Competitions? Not the place to do that? This would come as news to athletes on virtually every level of competition who have celebrated dramatic victories time and again in the aftermath of heartrending tragedy and all-but-unbearable loss.
They don’t celebrate because they’re in denial. On the contrary. They celebrate as an affirmation of life in the face of death. They celebrate as a tribute to those who have inspired them to achieve their own dreams — those who may be gone but whose legacies the athletes themselves embody.
Human beings don’t just forget about those who have passed from this earth; we honor them.
We pay tribute to them by wearing armbands and patches on our uniforms.
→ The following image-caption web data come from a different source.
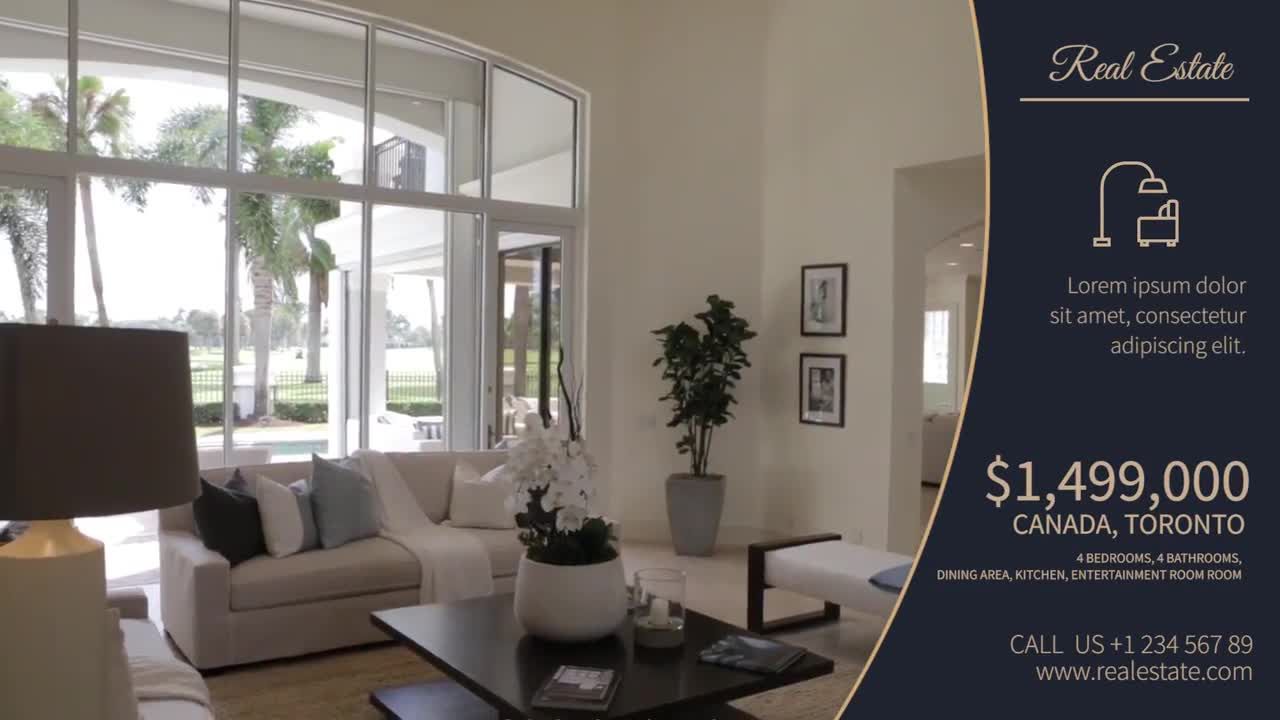 展示家庭内饰或商业房地产介绍素材库精选pr模板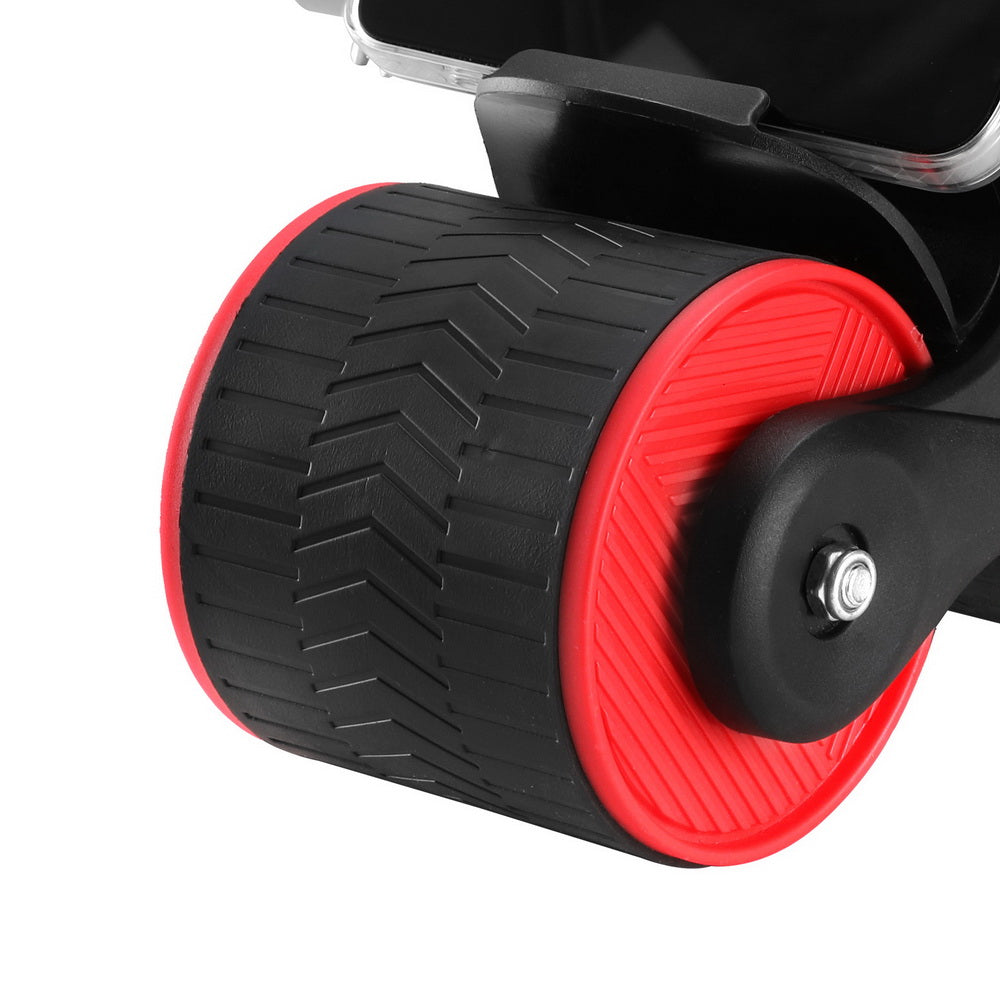 Everfit Ab Roller Automatic Rebound Abdominal Wheel with Knee Pad Home Gym Sport ROLLER-A-AB-BKRD
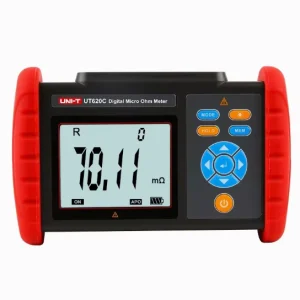 DC Low Resistance Meter Microohm Meter High Precision Microresistance Tester UT620C UT620A UTC620B Handheld
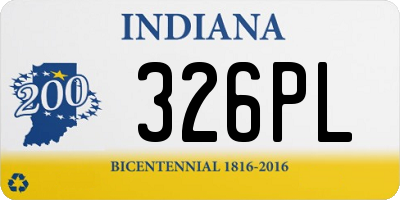 IN license plate 326PL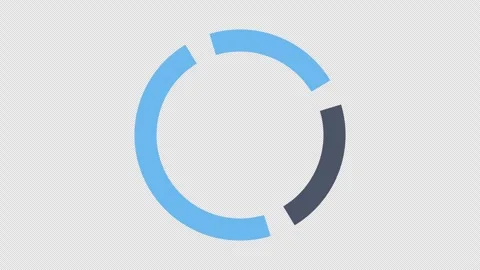 Minimal segmented UI loading ring overlay with alpha channel Vídeos de archivo 330384073
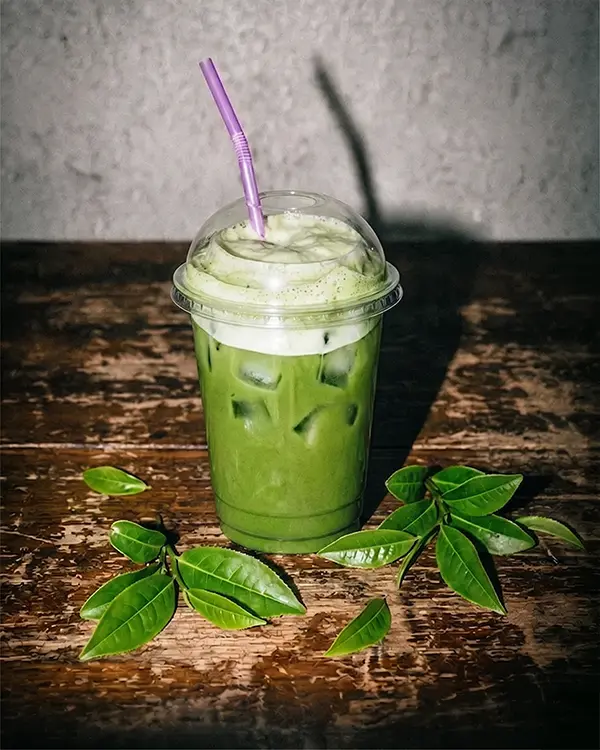 Iced matcha latte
Then we go out and “win just one for the Gipper” — or try our damnedest to do so.
Imagine for a moment that Notre Dame football coach Knute Rockne had never said those words, reportedly spoken by dying All-American George Gipp, as an inspiration to his team.
Gipp’s dream lived on when Rockne used them to inspire Notre Dame to an upset victory over undefeated Army in 1928, and Gipp himself lives on in American lore to this day. Without the inspiration of his story, Ronald Reagan (who portrayed Gipp in a 1940 movie) would never have become known as “The Gipper.”
Sport is supposed to be a microcosm of life, with all its challenges, glories and, yes, disappointments.
The athletes aren’t the ones in denial about this; the IOC is.
Olympic organizers seem to be desperate for a sanitized event viewed through rose-colored glasses. An event of feelgood pretense, orchestrated so that nothing ever goes wrong and no one ever dies or if anyone does, no one talks about it. Bottle up your grief. Don’t honor a close friend, a coach, a family member whom you might have the audacity to miss just a little. That’s just too much of a downer for the Games.
In the opening ceremony, something went awry. One of five snowflakes that descended from the heavens failed in its mission to transform into an Olympic ring. But Russians who viewed the event on TV missed the snafu because broadcasters spliced in a tape of the rehearsal, where everything went off without a hitch.
It’s one thing to censor a glitch; it’s another to censor emotion — to forbid someone from communicating the dull, raw ache of their loss in a form as benign and honorable as a simple patch of fabric.
Irge Andersen, secretary general of the Norwegian Olympic Committee, wasn’t happy with the IOC for sending that letter chastising his nation’s skiers a few short days after one of their brothers died.
He told The Associated Press: “We want to discuss why the IOC won’t let us go through this tragedy in a normal manner. That would be normal in every other society. We are all human beings. We have to take care of each other.”
Perhaps that’s just the problem. Perhaps the IOC doesn’t want us to think of these athletes as human. It may, in fact, prefer us to see them as superheroes or demigods who are somehow immune from such inconvenient emotions as grief and sorrow.
But they’re not. They’re human. And their humanity is precisely what makes the Olympics compelling.
I’ve got a news flash for the IOC: There is crying at the Olympics.
Don’t you dare pretend there’s not.
Steve Provost is a Tribune copy editor.